If this is happening to you, and you find yourself stuck in the middle of the immigration process, remember that all hope is not lost! You do not have to continue the process alone. You can still consult with an immigration attorney who can help you respond to USCIS when you are puzzled about why you received an RFE in the first place.
A Request for Evidence, commonly referred to as an RFE, is a request by USCIS for more information or documentation relating to your case before a decision can be made. An RFE does not mean that your case will automatically be denied. Rather, it’s an opportunity to present more information in support of your case.
An RFE can sometimes be several pages long and have legal terms that most people are not familiar with. A good immigration attorney will read the RFE carefully and help you sort through the confusing language to determine exactly what you need to submit in order for your application to be approved. They can also clarify any aspects of your application that may have been unclear to the USCIS.
It is also possible that, instead of issuing an RFE, the USCIS will issue a “Notice of Intent to Deny” (“NOID”) your application. Panic may very well set in at this point since the USCIS is telling you that they intend to deny your application. You may even feel like you are all out of options. Many people do unfortunately give up on their applications after receiving a NOID, mistakenly believing that they are out of options and that this is the end of the road. However, it is still not too late to consult with an immigration lawyer.

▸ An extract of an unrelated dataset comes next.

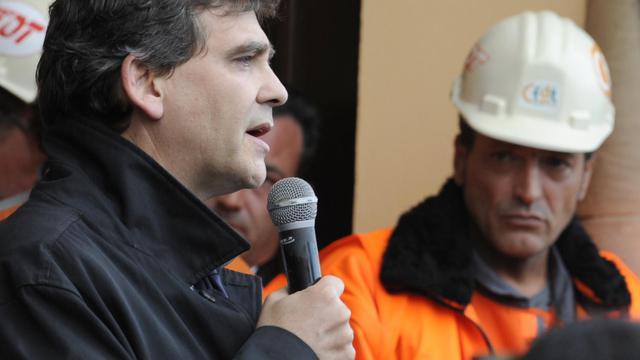Arnaud Montebourg le 27 septembre 2012 à l'usine ArcelorMittal de Florange. A droite le syndicaliste  Edouard Martin [Jean-Christophe Verhaegen / AFP]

Even if you filed an application for an immigration benefit on your own, you can still hire an attorney to respond to the allegations in the NOID. It might alarm you to see the word “deny” on the letter, but you have to remember that an approval is still possible. The purpose of the NOID is to inform you that the USCIS officer is inclined to deny your application and to state the reasons why. Just like an RFE, you are given a limited number of days to submit a response. The response is your last chance to address the officer’s concerns and to let the officer know why he or she should not deny your case.
An experienced immigration attorney will be able to identify the main issues in the NOID and assess whether the officer’s reasons for issuing the NOID are valid. It is not unheard of for NOIDs to contain mistakes in facts or law. An attorney will know how to effectively address these errors and explain why the NOID should be withdrawn and your case should be approved. But even if the NOID is factually correct, then you need to work closely with your attorney to convince the officer that you are indeed eligible for the requested benefit.
It is never too late to seek help from an immigration lawyer, no matter where you are in the application process for immigration benefits. Whether you are in the beginning, middle, or late stages in the process, consulting with a lawyer can be beneficial to your case and may even make a difference in the outcome of your case.